| Valuation method | Value, CHF | Upside, % |
|---|---|---|
| Artificial intelligence (AI) | n/a | n/a |
| Intrinsic value (DCF) | n/a | |
| Graham-Dodd Method | 20.80 | -61 |
| Graham Formula | 39.90 | -26 |
KUKA AG (KU2.SW) is a leading global automation company specializing in robot-based automation solutions. Headquartered in Augsburg, Germany, and listed on the Swiss Exchange (SIX), KUKA operates across five key segments: Systems, Robotics, Swisslog, Swisslog Healthcare, and China. The company designs and manufactures industrial, collaborative, and mobile robots, along with automation components, digital services, and cloud-based IT tools for smart factories. KUKA serves diverse industries, including automotive, electronics, e-commerce/retail, consumer goods, healthcare, and logistics. With a history dating back to 1898, KUKA has evolved into a subsidiary of Midea Electric Netherlands (I) B.V., leveraging its parent company’s resources to expand in automation and Industry 4.0. Its Swisslog and Swisslog Healthcare divisions provide cutting-edge warehouse automation and hospital logistics solutions, reinforcing KUKA’s position as a key player in industrial and service robotics. The company’s strong R&D focus and global footprint make it a critical enabler of next-generation manufacturing and automation.
KUKA AG presents a mixed investment case. On the positive side, the company benefits from strong demand for automation in manufacturing, logistics, and healthcare, supported by its diversified revenue streams and technological leadership in robotics. Its 2021 financials show stable revenue (CHF 3.29B) and net income (CHF 49.4M), with a healthy cash position (CHF 673M) and manageable debt (CHF 501M). However, diluted EPS (CHF 1.24) and a modest dividend (CHF 0.11/share) suggest limited profitability growth. The company’s reliance on the cyclical automotive sector (~50% of revenue) poses risks during downturns, while competition from Asian robotics firms could pressure margins. Investors should weigh KUKA’s innovation pipeline against macroeconomic and supply chain risks.
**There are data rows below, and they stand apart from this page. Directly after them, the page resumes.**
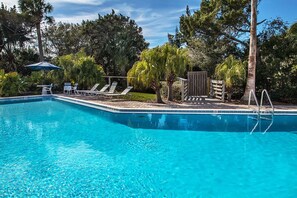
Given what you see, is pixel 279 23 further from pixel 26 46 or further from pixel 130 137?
pixel 26 46

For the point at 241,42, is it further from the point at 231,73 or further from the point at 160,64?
the point at 160,64

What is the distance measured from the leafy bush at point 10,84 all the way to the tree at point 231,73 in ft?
42.6

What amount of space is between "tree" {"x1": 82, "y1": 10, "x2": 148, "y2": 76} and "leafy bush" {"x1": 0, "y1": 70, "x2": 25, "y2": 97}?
7.94m

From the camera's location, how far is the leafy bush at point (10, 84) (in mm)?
15922

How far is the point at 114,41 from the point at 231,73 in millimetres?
13022

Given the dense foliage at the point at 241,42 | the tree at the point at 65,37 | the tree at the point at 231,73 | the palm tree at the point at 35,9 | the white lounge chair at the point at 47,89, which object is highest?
the palm tree at the point at 35,9

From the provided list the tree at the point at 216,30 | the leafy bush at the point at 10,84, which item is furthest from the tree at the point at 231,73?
the leafy bush at the point at 10,84

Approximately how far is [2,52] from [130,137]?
887 inches

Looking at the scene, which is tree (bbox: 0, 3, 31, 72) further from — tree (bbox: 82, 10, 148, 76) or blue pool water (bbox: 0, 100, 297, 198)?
blue pool water (bbox: 0, 100, 297, 198)

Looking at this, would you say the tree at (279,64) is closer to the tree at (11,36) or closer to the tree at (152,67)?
the tree at (152,67)

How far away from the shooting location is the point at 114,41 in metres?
22.5

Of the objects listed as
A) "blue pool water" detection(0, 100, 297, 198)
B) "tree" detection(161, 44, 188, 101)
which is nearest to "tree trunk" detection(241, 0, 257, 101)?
"blue pool water" detection(0, 100, 297, 198)

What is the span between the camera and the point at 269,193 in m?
4.28

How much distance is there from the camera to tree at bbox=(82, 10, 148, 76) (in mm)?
21891
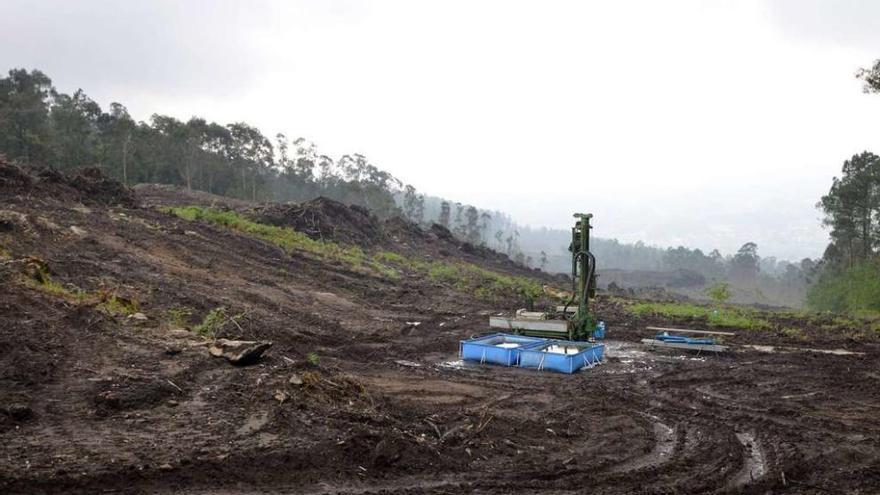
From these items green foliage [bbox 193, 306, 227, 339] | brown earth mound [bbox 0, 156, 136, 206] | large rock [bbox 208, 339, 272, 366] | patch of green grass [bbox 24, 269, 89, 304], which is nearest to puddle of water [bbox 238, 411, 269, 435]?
large rock [bbox 208, 339, 272, 366]

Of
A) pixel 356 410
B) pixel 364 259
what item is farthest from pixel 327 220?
pixel 356 410

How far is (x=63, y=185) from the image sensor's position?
21188mm

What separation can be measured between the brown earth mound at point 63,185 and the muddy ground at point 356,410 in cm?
446

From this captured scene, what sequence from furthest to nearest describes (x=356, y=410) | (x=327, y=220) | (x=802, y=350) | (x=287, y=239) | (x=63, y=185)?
(x=327, y=220) < (x=287, y=239) < (x=63, y=185) < (x=802, y=350) < (x=356, y=410)

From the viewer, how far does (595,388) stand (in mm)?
9742

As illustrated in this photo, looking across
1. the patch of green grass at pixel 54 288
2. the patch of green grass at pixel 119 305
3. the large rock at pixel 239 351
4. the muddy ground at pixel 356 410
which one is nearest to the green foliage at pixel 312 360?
the muddy ground at pixel 356 410

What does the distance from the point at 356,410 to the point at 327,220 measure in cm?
2659

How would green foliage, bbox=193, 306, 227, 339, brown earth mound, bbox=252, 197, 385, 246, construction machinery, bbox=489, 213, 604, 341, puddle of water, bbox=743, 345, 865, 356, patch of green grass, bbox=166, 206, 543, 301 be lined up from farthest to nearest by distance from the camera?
brown earth mound, bbox=252, 197, 385, 246
patch of green grass, bbox=166, 206, 543, 301
puddle of water, bbox=743, 345, 865, 356
construction machinery, bbox=489, 213, 604, 341
green foliage, bbox=193, 306, 227, 339

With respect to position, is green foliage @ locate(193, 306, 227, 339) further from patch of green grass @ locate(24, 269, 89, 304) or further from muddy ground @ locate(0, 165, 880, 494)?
patch of green grass @ locate(24, 269, 89, 304)

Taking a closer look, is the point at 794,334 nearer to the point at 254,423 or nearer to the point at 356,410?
the point at 356,410

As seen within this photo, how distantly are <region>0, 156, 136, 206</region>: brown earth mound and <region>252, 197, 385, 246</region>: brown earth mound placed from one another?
7.13m

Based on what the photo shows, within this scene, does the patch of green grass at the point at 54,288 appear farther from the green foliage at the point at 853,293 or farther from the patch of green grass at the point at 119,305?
the green foliage at the point at 853,293

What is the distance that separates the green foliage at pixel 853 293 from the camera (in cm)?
2909

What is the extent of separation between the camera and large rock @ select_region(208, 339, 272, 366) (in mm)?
7715
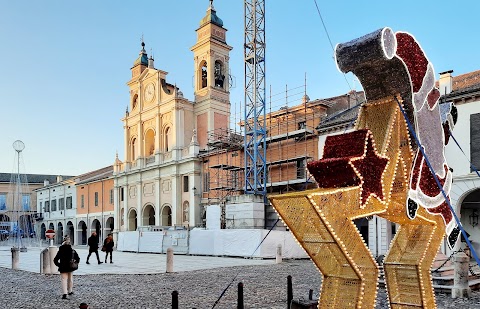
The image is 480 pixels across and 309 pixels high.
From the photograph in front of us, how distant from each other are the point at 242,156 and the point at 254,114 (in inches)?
148

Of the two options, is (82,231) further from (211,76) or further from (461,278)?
(461,278)

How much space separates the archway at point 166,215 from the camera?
40.4m

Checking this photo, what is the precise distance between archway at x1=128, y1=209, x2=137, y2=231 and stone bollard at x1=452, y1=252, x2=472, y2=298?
1430 inches

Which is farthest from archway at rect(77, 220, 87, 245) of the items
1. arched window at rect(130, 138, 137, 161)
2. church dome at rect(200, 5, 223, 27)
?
church dome at rect(200, 5, 223, 27)

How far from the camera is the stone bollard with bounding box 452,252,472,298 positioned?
36.4ft

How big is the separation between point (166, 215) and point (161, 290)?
2783 cm

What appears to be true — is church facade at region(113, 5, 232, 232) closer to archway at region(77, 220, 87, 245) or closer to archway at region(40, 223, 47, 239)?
archway at region(77, 220, 87, 245)

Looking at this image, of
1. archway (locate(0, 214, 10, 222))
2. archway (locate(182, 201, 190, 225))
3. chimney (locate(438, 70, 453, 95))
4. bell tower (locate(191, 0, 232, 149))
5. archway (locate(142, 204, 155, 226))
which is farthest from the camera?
archway (locate(0, 214, 10, 222))

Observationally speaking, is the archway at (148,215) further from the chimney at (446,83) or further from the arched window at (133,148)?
the chimney at (446,83)

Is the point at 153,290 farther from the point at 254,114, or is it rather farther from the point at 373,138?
the point at 254,114

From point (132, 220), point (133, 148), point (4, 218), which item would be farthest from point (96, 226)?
point (4, 218)

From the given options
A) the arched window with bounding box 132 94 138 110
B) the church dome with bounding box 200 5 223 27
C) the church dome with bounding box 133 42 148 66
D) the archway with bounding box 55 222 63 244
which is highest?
the church dome with bounding box 200 5 223 27

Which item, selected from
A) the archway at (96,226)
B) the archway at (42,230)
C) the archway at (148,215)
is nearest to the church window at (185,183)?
the archway at (148,215)

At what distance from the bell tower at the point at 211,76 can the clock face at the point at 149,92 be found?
4.54 meters
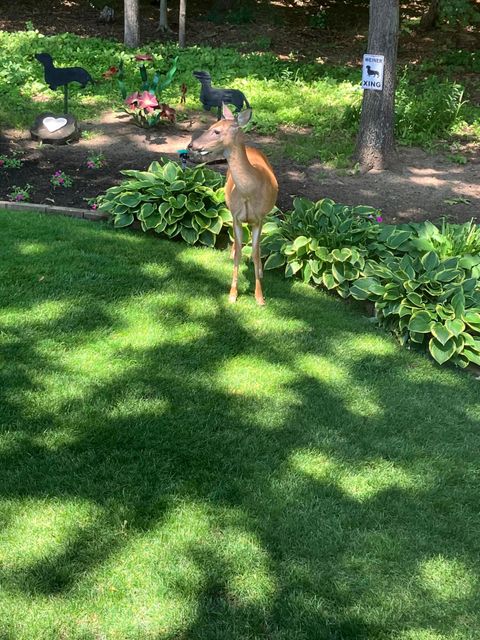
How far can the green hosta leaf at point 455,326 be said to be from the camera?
4723mm

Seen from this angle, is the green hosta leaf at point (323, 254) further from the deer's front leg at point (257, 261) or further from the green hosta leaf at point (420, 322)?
the green hosta leaf at point (420, 322)

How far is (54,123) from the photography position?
8.72m

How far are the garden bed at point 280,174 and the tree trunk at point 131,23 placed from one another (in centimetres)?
492

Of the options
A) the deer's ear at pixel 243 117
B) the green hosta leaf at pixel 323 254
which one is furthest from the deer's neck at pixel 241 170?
the green hosta leaf at pixel 323 254

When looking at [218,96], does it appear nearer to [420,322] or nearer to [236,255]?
[236,255]

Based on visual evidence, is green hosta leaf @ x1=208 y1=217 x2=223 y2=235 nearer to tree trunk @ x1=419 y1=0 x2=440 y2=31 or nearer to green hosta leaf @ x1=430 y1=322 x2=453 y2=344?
green hosta leaf @ x1=430 y1=322 x2=453 y2=344

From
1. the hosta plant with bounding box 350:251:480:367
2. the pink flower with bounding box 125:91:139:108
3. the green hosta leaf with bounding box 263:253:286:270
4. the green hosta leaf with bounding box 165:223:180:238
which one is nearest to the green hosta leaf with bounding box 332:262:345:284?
the hosta plant with bounding box 350:251:480:367

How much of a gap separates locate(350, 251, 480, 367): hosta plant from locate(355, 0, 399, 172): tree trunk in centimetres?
314

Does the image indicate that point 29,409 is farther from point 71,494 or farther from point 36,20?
point 36,20

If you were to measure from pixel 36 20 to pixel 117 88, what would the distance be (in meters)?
6.86

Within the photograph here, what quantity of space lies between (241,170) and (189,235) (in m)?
1.63

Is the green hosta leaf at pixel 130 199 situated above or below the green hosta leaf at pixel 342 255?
above

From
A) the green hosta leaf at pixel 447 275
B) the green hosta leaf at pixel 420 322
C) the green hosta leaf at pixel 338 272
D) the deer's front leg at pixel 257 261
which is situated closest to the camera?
the green hosta leaf at pixel 420 322

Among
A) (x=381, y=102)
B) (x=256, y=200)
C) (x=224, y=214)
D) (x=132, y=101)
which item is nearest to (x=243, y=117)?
(x=256, y=200)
KUKA AG holds a strong position in industrial robotics and automation, competing primarily on technological sophistication, integration capabilities, and its Swisslog healthcare/logistics solutions. Its key advantage lies in its comprehensive product portfolio, spanning industrial robots (e.g., KR QUANTEC series), collaborative robots (LBR iisy), and mobile robots (KMR). The company’s ownership by Midea provides access to China’s booming automation market, though local rivals like Siasun undercut on price. KUKA’s Swisslog division differentiates it in warehouse and hospital automation, where competitors lack similar vertical integration. However, KUKA lags behind Fanuc and ABB in pure industrial robot market share and faces rising competition from nimble cobot specialists like Universal Robots. Its automotive exposure, while a strength in good cycles, makes it vulnerable to OEM capex cuts. KUKA’s R&D focus on AI-driven robotics and IoT-enabled systems (e.g., KUKA Connect) helps maintain its edge, but execution risks remain in scaling these innovations.